[Records for the task Boundary: Start]

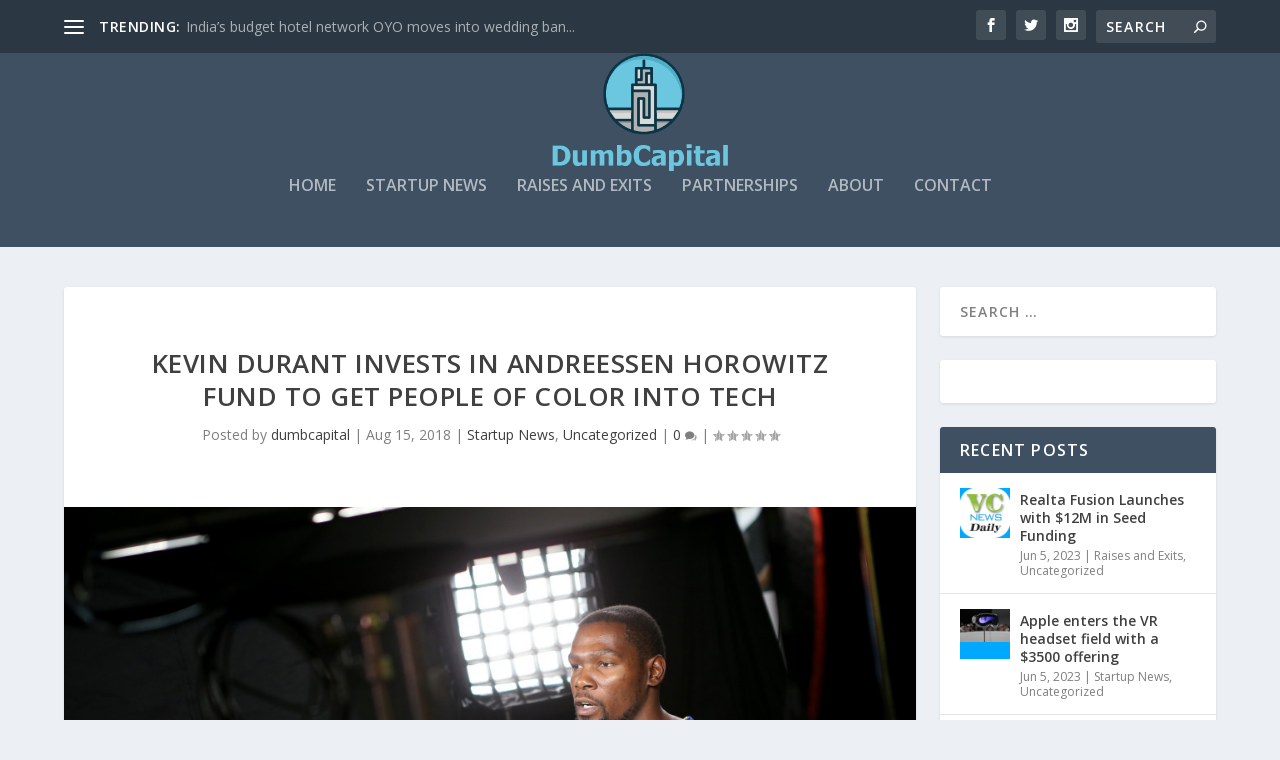

--- FILE ---
content_type: text/html; charset=utf-8
request_url: https://www.google.com/recaptcha/api2/aframe
body_size: 267
content:
<!DOCTYPE HTML><html><head><meta http-equiv="content-type" content="text/html; charset=UTF-8"></head><body><script nonce="2JZIWhuH2EENLmZm2cCUGg">/** Anti-fraud and anti-abuse applications only. See google.com/recaptcha */ try{var clients={'sodar':'https://pagead2.googlesyndication.com/pagead/sodar?'};window.addEventListener("message",function(a){try{if(a.source===window.parent){var b=JSON.parse(a.data);var c=clients[b['id']];if(c){var d=document.createElement('img');d.src=c+b['params']+'&rc='+(localStorage.getItem("rc::a")?sessionStorage.getItem("rc::b"):"");window.document.body.appendChild(d);sessionStorage.setItem("rc::e",parseInt(sessionStorage.getItem("rc::e")||0)+1);localStorage.setItem("rc::h",'1769172683730');}}}catch(b){}});window.parent.postMessage("_grecaptcha_ready", "*");}catch(b){}</script></body></html>

--- FILE ---
content_type: text/css
request_url: http://dumbcapital.com/wp-content/et-cache/global/et-extra-customizer-global.min.css?ver=1767715590
body_size: 215
content:
.et-fixed-header #et-menu li a{font-size:12px}@media only screen and (min-width:768px){#main-header .logo{height:124px;margin:0px 0}.header.left-right #et-navigation>ul>li>a{padding-bottom:54px}}@media only screen and (min-width:768px){.et-fixed-header #main-header .logo{height:86.32px;margin:8.84px 0}.et-fixed-header .header.left-right #et-navigation>ul>li>a{padding-bottom:46px}}

--- FILE ---
content_type: application/javascript
request_url: http://dumbcapital.com/wp-content/plugins/RSSPoster_PRO/js/functions.js?ver=6.8.3
body_size: 213
content:
jQuery(document).ready(function(){
	
	
	if(jQuery(".enable_cron_job:checked").html()  == null){
		
		jQuery("#cron_job_mode").css("display","none");
		jQuery(this).toggleClass("active");
		
	}

	
	
	jQuery(".enable_cron_job").change(function(){
		jQuery("#cron_job_mode").slideToggle("slow");
		jQuery(this).toggleClass("active");
		
	});
	
	
	
	
});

[Records for the task Boundary: End]

Activity |
Tell how many lines of the material above hold "jQuery", answering with a bare number.

Exercise answer |
7